Tiger census starts in India in bid to halt big cat's slide to extinction

Wildlife experts in India have begun the largest census in history of the endangered tiger in an effort to prevent the world's biggest cat from being poached to extinction.

Hundreds of officials armed with radio collars and night-vision cameras fanned out yesterday across the largest natural tiger habitat of West Bengal's sparsely populated Sunderbans, a 10,000sq-km (3,900sq-mile) area of mangrove marshland on the eastern coast.

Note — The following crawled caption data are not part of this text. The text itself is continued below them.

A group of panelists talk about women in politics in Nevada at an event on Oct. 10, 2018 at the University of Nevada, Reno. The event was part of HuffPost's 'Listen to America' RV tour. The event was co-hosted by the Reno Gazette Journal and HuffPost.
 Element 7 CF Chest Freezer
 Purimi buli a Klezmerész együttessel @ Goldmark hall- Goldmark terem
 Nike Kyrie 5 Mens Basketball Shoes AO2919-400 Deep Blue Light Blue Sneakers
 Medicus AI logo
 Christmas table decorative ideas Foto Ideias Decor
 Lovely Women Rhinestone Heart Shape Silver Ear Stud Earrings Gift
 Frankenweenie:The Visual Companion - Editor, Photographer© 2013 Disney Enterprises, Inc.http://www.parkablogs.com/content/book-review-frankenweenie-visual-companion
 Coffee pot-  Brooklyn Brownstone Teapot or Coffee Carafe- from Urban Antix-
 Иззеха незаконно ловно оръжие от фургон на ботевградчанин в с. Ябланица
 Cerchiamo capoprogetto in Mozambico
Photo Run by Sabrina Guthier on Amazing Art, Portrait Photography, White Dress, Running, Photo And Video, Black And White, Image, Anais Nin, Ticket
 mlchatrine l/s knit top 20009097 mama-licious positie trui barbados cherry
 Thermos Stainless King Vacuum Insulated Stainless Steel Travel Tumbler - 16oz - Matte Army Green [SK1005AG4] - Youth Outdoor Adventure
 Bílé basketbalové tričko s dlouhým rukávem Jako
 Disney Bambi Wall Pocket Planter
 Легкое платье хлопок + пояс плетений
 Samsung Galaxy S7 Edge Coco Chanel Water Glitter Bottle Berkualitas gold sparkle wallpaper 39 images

Using speedboats to help cover the vast marshlands, the experts are taking part in a detailed count of the tiger based on sightings of paw prints, or pugmarks, as well as using newer, hi-tech methods.

India has been criticised by conservationists, who are alarmed by the continuing decline of the tiger. A century ago, there were an estimated 100,000 tigers worldwide, but now numbers have dwindled to less than a few thousand.

The tiger is protected in India, but this has failed to prevent the animal from being poached by heavily armed criminal gangs who can earn up to $50,000 (£28,500) for each carcass.

Last March, for instance, it emerged that the entire tiger population of up to 28 animals living in the famous tiger reserve of Sariska had been wiped out by poachers who make money from the illegal trade in skin, bones and dried organs used in Chinese medicine. Poaching and official indifference have blighted many Indian tiger reserves, which are poorly protected.

Conservationists have also criticised the pugmark system of counting tigers, which they argue gives an inaccurate assessment of the true size of a breeding population.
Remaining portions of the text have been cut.